He just kept muttering to himself "stabby stabby stabby stabby" while we were boning. I will never be boning him again.
Just lit a joint with steel wool and a 9 volt battery... thank you 3rd grade science class
I just woke up wearing the O-ring from my dildo harness as a bracelet. Classy.
He literally stopped in the middle of sex to look up sex positions on his iPhone...
Restaurants Roasting People Who Gave Them Negative Yelp Reviews (25 Pics)
We literally played a game called pass the child which consisted of us shitfaced tossing the 5 year old birthday boy at each other
What is the protocol for an "i'm sorry I had my ex retrieve me from the bar so I didn't drive drunk" blow job
I fed him pizza in bed. I'm probably the best one night stand ever.

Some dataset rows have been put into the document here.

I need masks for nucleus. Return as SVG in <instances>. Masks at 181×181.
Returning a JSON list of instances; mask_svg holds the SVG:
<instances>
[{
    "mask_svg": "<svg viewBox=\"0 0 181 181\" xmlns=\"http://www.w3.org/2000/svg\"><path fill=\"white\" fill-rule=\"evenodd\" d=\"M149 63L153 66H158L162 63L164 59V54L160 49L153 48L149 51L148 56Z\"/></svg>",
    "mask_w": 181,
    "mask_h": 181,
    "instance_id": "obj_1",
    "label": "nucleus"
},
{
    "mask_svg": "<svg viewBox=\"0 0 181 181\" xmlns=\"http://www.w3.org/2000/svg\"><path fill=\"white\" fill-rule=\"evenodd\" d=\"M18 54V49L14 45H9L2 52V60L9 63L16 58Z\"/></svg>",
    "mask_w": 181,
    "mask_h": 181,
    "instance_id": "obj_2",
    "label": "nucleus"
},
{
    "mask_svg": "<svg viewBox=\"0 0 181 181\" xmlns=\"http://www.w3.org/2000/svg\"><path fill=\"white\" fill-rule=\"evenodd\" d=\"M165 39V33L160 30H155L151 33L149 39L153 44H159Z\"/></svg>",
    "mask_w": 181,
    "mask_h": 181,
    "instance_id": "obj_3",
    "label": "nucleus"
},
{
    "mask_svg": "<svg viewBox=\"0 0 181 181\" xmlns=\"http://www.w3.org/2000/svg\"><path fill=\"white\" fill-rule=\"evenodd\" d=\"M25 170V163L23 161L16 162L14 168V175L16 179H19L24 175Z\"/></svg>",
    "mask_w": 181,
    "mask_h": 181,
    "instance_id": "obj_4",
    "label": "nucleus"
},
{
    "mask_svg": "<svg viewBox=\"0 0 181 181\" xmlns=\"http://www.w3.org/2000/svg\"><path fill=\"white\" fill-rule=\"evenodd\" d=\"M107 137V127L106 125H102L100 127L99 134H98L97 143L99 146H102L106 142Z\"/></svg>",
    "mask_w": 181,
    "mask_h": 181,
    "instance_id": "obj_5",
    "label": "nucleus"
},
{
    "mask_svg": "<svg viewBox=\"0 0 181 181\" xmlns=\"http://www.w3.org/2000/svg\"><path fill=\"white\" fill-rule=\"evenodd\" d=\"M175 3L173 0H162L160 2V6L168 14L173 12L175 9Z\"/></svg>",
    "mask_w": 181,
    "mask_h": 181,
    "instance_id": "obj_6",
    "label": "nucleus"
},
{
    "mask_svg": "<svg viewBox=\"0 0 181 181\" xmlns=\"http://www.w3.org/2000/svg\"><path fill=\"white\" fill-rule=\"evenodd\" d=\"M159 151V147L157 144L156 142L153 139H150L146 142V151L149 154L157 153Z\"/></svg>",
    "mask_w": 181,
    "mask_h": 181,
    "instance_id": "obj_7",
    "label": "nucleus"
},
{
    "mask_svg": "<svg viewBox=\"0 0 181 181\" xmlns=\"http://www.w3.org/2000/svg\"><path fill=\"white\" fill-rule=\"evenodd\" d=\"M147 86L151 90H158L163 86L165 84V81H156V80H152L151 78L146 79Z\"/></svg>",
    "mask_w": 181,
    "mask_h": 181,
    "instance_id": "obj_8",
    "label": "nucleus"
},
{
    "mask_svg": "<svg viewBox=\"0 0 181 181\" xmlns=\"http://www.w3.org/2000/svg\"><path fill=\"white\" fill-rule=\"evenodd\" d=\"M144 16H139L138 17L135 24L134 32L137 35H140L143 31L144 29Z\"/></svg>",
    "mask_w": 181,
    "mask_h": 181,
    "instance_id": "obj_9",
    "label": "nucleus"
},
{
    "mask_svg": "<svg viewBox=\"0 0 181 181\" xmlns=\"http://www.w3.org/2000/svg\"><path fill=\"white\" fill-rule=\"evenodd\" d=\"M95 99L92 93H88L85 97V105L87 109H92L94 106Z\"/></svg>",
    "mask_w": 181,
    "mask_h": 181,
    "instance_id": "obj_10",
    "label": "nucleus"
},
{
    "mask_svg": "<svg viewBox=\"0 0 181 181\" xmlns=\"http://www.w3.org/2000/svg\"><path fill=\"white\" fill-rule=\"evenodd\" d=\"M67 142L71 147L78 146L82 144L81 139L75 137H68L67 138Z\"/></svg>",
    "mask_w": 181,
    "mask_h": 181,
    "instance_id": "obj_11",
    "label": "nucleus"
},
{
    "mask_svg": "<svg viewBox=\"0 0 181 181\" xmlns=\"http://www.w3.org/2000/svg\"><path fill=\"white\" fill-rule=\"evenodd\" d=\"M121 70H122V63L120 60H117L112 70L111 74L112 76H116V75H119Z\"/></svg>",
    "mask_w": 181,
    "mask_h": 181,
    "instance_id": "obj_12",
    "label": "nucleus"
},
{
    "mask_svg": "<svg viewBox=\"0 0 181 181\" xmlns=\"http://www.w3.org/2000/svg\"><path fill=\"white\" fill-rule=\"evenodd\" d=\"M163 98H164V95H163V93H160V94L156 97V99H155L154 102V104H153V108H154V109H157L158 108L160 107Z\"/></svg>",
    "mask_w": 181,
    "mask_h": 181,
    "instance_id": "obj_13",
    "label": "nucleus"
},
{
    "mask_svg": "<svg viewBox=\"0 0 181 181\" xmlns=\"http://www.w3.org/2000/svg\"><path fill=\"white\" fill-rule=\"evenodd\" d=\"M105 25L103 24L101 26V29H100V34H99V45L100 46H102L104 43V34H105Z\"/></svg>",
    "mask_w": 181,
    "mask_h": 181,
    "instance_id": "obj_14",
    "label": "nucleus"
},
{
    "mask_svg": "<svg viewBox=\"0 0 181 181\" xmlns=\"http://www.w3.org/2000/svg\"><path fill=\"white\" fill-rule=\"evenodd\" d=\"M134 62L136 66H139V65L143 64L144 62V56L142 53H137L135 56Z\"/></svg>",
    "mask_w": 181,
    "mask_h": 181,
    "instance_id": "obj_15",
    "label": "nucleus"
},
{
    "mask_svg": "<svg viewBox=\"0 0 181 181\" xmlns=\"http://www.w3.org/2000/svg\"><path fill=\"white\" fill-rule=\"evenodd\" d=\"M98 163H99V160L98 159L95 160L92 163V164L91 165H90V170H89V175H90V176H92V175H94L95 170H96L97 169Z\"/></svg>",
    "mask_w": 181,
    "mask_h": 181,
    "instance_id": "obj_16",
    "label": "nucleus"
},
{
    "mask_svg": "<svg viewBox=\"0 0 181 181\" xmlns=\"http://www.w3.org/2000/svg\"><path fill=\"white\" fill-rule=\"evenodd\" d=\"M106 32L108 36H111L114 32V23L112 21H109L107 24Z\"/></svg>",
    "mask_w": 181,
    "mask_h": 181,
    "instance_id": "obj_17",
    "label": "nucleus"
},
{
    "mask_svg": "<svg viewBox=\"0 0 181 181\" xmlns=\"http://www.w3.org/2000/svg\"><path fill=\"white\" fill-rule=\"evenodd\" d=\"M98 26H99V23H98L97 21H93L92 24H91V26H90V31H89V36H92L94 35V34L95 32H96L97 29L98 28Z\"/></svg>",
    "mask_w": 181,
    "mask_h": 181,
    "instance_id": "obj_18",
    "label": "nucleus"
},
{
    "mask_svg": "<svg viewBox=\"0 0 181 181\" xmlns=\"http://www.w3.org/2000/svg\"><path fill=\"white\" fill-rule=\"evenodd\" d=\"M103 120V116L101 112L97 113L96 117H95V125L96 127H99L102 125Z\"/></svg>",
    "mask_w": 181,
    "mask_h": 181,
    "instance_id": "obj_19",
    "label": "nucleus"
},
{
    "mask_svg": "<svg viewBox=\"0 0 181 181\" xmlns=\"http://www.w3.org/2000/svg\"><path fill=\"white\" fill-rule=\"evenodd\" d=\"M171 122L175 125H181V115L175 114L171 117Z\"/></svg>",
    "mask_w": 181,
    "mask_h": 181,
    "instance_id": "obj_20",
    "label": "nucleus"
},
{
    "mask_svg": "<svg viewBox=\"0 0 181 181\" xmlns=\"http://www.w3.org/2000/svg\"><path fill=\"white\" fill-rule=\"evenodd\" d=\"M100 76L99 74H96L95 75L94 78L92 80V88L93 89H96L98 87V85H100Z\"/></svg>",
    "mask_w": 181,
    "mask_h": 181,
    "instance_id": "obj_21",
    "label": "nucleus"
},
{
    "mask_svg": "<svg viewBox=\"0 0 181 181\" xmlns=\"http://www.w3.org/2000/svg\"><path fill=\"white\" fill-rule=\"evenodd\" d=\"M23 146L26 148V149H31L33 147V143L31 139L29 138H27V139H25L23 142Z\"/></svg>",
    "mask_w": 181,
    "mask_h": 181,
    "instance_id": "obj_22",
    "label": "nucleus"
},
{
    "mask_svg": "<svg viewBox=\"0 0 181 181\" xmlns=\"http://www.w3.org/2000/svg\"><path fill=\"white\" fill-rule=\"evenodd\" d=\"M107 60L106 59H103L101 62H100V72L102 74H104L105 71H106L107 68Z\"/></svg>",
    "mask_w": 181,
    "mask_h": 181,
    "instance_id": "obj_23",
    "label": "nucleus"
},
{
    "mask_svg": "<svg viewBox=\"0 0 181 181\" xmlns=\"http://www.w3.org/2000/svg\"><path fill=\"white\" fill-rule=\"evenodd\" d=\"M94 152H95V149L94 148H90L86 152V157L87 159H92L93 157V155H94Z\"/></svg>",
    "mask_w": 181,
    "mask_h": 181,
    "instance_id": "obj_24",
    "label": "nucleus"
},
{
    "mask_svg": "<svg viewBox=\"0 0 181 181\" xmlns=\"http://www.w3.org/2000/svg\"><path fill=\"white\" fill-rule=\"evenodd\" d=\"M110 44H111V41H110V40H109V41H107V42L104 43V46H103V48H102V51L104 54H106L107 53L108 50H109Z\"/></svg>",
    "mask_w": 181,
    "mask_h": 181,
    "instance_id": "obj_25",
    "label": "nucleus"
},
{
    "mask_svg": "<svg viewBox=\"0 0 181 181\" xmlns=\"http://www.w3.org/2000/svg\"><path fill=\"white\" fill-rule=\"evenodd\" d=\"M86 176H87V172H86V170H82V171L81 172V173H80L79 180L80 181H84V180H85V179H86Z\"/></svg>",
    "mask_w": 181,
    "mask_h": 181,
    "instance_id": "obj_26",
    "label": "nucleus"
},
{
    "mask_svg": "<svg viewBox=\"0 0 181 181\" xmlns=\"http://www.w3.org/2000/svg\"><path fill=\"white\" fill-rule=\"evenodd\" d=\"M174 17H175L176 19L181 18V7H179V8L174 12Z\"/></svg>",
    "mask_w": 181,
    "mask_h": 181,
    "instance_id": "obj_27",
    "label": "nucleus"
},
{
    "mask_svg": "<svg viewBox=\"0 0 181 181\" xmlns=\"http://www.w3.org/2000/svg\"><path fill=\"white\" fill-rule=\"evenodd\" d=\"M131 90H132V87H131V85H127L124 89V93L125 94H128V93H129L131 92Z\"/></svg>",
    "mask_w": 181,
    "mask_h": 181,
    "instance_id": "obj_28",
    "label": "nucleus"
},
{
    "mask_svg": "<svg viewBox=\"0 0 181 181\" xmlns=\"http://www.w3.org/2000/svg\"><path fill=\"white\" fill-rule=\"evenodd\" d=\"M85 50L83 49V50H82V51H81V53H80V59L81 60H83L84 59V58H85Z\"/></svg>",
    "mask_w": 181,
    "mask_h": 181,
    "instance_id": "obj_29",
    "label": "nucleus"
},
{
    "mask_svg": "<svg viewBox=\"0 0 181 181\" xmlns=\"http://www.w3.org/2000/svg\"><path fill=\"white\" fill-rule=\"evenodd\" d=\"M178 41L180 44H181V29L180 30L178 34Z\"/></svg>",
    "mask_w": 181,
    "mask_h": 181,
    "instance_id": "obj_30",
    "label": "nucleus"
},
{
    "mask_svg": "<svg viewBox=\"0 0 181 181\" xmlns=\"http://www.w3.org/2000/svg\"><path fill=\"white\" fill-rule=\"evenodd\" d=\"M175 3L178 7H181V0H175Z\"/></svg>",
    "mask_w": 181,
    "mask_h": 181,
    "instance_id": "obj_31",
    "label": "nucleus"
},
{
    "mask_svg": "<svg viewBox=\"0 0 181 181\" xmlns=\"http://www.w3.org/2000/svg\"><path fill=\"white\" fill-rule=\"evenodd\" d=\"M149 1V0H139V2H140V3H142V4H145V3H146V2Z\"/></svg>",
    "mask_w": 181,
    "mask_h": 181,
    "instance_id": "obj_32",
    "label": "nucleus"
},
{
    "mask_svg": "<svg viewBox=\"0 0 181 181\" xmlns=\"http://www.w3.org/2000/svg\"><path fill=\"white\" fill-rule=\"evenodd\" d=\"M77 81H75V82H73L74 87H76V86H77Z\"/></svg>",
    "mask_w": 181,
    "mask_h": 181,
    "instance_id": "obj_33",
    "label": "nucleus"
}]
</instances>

Who shows up to work two weeks ago still drunk and freshly high on blow and gets a promotion and a raise? This girl. Good at business. Super good at being fucked up.
Made out with a mannequin all morning in cpr training, so im ready to party
Woman Posts Harassing DMs From Creep Online, Now He’s Upset Because People Told His Mom
I just rode a horse than walked onto my property in boarshorts, flip flops, and holding a 40. What do I win?
In Punta Cana for my bachelor trip, hopefully tomorrow my passport is blacklisted
I'm going to ride your dick until it falls off. That horny.
I'm equal parts terrified and turned on. Come over.
dude. I can hear the air.
She told me I’m a “stunt cock.” I’m okay with that
She was blacked out at her own party. It felt good to stand next to her while she laid on the floor and say "vomit does not look good on you."